Gruenberger’s prime path

Fred Gruenberger may well have been the first blogger on computational topics. When he was writing, back in the 1970s, there was no RSS, and so he distributed his musings in a monthly newsletter called Popular Computing. A typical issue was 16 or 20 typewritten pages–stapled, folded, stamped and delivered by mail. It was always worth reading.

Gruenberger had been working and playing with computers since the 1940s. For a long stretch he was at the RAND Corporation, the famous think tank in Santa Monica. Later he taught at Cal State Northridge. In addition to Popular Computing he was involved in the startup of Datamation magazine and published at least a dozen books. I haven’t been able to learn much about his later years; he died in 1998.

A slogan that appeared in some issues of Popular Computing proclaimed: “The way to learn computing is to compute.” I took this advice to heart, although I was hampered by a total lack of hardware. Later on I acquired a programmable calculator, which helped on some of the problems and exercises.

Problem 149, from Popular Computing Vol. 4 No. 12, December 1976

The problem reproduced above appeared in the December 1976 issue of Popular Computing (Vol. 4, No. 12). At the time, I made no attempt to work this one out, but evidently the problem seemed interesting enough to be worth filing away.

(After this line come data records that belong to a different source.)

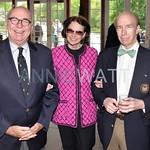 anniewatt_12116-Doran Mullen, Connie Greenspan, Ron Romaine
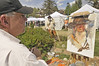 Photo by Walt Hester NOTE THIS IS THE LEAD PHOTO<br /> Painter George Sanderson creates a portrait of local mountain man Rick Mumford Sunday morning at the Heritage Festival.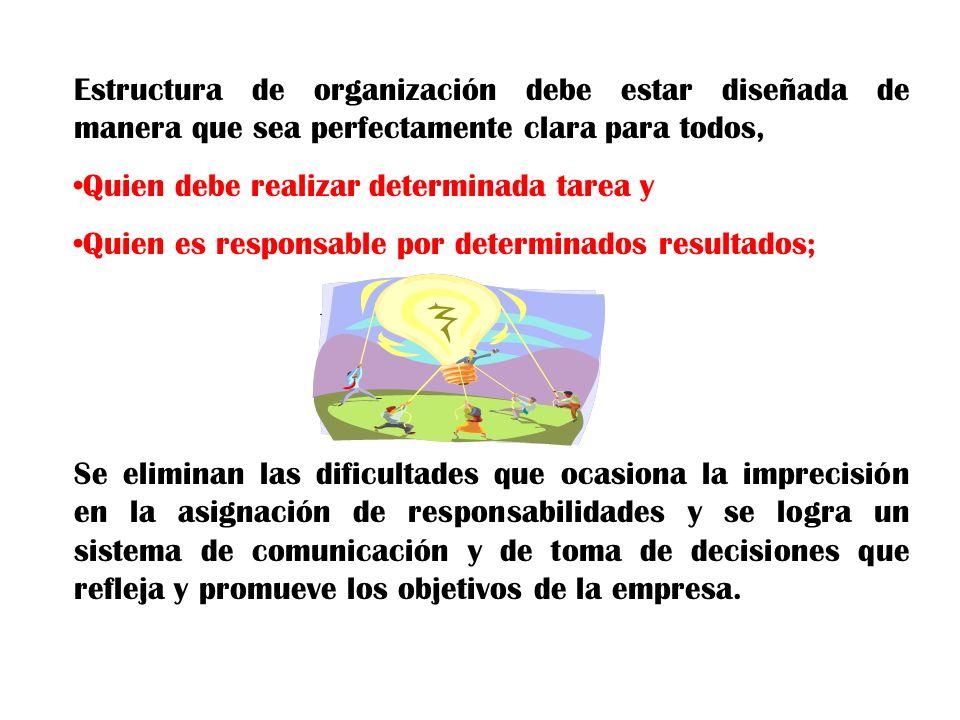 Estructura de organización debe estar diseñada de manera que sea perfectamente clara para todos,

When I came upon the old clipping recently, I gave it a closer look and realized I have no idea how to answer Gruenberger’s question, though the impediment now is not lack of hardware.

Gruenberger asks us to trace a planar path whose steps are indexed by the odd integers starting at 3. For each number N we turn right 90 degrees before taking a step if N is a prime congruent to 1 mod 6; we turn left 90 degrees before moving one unit if N is a prime congruent to −1 mod 6; otherwise we continue straight ahead in whatever direction we happen to be facing.

In his typewriter graphics, Gruenberger plotted the trajectory from N=3 through 97. Below I continue the path through N=199.

But something’s amiss here. Gruenberger wrote:

Eventually the path will cross itself, so that the cell containing 111 will also contain 147. Similarly, one cell will contain both 91 and 179.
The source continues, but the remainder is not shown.